Brian se morfondait dans ses idées noires, comme dans la chanson de Lavilliers, se sentait glisser vers la parano, quand Maharo sonna à sa porte. Lui, d’un esprit plus scientifique que littéraire, gardait le moral. Il trouvait toujours à s’occuper, et s’il était secoué par quelque difficulté existentielle, allait courir 15km ou enchaînait pompes et tractions. Brian n’était pas homo, mais comme l’a dit Van Damme, on est tous homo, et si le corps des femmes, même lorsqu’il est empli d’imperfections, est sexuellement plus attrayant, Brian aimait regarder des corps d’hommes en forme, comme doués d’une énergie qui était également la sienne. Or, Maharo était grand, élancé, et ses muscles exhalaient la puissance, la combativité. Il n’était ni trappu, ni bodybuildé, plutôt comme on imagine le physique de Queequeg dans «Moby Dick», ou de Larsen dans «Le loup des mers». Et c’était un plaisir de le contempler.
Son ami lui parla d’une connaissance commune qui, trop las des violences vues et son esprit incapable de s’en détacher, avait rejoint le Cosmos sous une autre forme.
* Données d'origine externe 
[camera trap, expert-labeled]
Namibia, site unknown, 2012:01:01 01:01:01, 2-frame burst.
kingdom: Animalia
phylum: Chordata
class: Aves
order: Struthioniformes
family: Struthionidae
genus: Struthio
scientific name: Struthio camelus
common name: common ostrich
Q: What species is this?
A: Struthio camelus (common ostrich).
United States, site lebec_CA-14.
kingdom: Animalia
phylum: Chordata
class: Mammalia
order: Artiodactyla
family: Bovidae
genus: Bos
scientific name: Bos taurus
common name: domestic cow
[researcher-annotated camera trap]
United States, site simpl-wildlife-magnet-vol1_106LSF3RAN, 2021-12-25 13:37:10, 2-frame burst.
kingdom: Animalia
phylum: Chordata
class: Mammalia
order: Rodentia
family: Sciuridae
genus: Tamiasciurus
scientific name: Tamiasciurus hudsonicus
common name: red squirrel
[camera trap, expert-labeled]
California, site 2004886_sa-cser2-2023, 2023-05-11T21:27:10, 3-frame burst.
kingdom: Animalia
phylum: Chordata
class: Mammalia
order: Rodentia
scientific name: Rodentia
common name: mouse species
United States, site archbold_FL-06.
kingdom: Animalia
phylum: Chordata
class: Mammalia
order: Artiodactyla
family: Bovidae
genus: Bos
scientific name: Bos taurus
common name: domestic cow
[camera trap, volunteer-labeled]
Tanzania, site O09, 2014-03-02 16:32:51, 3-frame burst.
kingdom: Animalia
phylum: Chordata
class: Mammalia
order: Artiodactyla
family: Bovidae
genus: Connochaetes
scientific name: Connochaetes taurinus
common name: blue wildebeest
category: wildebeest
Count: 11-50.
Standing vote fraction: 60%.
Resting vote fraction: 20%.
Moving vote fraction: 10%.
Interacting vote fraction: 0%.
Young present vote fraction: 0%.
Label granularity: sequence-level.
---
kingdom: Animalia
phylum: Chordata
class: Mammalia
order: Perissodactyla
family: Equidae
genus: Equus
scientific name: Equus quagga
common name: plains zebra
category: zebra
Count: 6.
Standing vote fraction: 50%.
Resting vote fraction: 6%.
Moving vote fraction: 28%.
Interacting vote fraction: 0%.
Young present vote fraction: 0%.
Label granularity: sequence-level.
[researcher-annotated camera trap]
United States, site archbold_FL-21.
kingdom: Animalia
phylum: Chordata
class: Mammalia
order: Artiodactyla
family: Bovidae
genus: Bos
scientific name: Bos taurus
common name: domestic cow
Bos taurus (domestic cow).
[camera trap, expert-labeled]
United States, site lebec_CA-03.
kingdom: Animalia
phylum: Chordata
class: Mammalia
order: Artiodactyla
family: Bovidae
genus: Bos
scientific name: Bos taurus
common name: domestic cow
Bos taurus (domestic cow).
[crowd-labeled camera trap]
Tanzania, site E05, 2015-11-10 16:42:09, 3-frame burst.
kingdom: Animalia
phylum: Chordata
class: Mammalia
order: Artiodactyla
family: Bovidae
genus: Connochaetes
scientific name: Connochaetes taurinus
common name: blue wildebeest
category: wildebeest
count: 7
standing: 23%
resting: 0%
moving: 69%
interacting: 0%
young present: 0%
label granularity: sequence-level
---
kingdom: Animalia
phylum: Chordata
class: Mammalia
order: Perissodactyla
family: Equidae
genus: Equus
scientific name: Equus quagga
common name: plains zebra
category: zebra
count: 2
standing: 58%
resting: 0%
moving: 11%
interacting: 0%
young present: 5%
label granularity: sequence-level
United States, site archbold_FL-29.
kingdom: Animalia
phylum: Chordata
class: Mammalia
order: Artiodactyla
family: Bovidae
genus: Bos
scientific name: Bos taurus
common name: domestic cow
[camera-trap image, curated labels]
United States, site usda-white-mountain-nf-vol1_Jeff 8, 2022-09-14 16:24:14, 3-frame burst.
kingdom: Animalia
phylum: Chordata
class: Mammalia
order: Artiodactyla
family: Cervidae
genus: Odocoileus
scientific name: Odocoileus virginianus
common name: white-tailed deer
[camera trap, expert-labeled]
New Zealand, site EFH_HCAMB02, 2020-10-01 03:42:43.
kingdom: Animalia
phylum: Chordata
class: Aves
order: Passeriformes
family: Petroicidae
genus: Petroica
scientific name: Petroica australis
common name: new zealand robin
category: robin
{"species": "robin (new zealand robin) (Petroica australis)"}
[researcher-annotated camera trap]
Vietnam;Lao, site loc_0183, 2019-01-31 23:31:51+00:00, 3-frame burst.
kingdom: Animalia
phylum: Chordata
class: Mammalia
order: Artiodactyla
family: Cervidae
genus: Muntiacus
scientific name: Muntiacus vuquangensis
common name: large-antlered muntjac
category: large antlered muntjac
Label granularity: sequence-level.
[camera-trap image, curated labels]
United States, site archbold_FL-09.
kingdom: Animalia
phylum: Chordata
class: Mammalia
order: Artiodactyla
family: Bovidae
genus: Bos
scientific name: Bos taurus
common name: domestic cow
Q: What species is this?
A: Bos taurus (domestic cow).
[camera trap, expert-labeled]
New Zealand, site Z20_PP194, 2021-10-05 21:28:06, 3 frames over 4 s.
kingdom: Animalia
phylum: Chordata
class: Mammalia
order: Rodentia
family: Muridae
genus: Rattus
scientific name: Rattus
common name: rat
A chaque fois que Brian apprenait le départ définitif d’une connaissance, proche ou non, ça l’affectait profondément. Même la mort de gens célèbres le remuaient. Amy Whinehouse, Mickael Jackson, David Bowie, Whitney Houston, Halliday, Dolorès O'Riordan, ça le plombait. La mort, merde, la fin de la vie, des rencontres, de l’amour, plus d’échanges avec les femmes. Vraiment terrible.
Il était décidément plus proche de Kerouac que de Miller. En plus de sa misogynie, il y a une sorte de distance constante derrière les plaintes incessantes de Miller. Il a peut-être trop souffert dans sa jeunesse, alors il semble détaché de tout. Il est souvent cynique lorsqu’un de ses amis meurt, paraît indifférent, s’en vante même. Pas pour rien qu’il a intitulé sa trilogie « Plexus, Nexus, Sexus » : « Crucifixion en rose » .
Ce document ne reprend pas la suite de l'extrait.